Eugene’s police chief, Chris Skinner, said that, while Oregan handed out roughly 6,000 citations, fewer than 125 users dialed the self-help line.

“We don’t have even really one successful example of somebody that went from a citation issued on the street to self-assessment to addiction services to a place of wellness,” Skinner told Eugene’s City Council.

Oregon, he warned, was “on pace to shatter the record for overdose calls for service and shatter the record for overdose deaths.”

“Police officers and firefighters are administering Narcan, life-saving Narcan at an alarming rate,” he said.

Police aren’t looking to reverse Measure 110 completely, but they do want drug possession to be an offense again so that addicts can be court-ordered into treatment.

Businesses in the state want things to change.

Tiffany Edwards, vice president of policy and community development at Eugene Chamber of Commerce, noted the “flaws” in the measure.

“When measure 110 was passed, we in our community started to see a significant rise in crime and in particular, open-air drug use,” she told The Telegraph. “There were a lot of complaints from the business community.

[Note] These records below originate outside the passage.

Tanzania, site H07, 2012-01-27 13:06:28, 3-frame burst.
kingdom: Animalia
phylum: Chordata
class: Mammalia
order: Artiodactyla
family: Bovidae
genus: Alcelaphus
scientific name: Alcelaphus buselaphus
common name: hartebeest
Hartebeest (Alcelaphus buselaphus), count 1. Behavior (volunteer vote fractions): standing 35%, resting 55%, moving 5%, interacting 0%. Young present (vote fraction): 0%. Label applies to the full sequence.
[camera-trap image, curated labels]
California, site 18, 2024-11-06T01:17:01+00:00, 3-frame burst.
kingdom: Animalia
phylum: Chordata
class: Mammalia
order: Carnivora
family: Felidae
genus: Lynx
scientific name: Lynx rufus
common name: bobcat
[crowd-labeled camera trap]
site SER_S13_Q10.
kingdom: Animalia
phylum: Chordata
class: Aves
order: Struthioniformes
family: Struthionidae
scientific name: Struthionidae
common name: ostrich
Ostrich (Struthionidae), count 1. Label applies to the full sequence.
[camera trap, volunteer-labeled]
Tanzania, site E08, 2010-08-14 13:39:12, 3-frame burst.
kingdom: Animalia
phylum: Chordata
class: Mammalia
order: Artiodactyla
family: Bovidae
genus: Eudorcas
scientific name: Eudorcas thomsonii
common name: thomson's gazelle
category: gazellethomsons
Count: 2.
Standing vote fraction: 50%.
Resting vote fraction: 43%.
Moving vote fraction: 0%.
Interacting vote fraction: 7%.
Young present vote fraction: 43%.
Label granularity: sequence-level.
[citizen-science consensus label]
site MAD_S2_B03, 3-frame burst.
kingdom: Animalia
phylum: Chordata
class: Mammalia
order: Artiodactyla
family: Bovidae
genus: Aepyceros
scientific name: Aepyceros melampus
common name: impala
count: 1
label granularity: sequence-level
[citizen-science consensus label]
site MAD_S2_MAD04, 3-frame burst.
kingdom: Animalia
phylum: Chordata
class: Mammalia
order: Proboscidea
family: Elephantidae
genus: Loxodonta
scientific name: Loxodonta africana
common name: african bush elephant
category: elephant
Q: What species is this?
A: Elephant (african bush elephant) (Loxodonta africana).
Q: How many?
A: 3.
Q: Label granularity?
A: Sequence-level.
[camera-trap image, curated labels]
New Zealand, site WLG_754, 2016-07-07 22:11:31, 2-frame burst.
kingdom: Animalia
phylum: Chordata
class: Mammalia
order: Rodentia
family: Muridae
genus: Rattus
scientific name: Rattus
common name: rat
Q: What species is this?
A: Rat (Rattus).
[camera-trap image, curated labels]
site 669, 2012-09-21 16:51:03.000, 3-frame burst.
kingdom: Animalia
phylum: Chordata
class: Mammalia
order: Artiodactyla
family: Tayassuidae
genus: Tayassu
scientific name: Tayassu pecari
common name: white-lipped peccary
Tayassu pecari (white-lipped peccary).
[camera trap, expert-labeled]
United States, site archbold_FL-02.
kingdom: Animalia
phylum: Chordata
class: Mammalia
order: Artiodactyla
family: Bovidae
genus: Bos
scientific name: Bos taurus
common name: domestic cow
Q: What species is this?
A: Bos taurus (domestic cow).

It is having a severe impact on our businesses, economic development and the wellness of our community.”

“We recognized while Measure 110 coincided with the explosion of fentanyl in the US in general, I think what we learned was that there were a lot of flaws in how the measure was implemented,” she said.

But not everyone wants to walk back the failed experiment.

Prosecuting drug users would “go back to a harmful system where people are arrested and put in jail for drug possession,” the Drug Policy Alliance argued.

“Jailing people,” the organization claimed, “is a waste of resources that results in a revolving door of arrest and incarceration that never addresses the root causes of drug use.”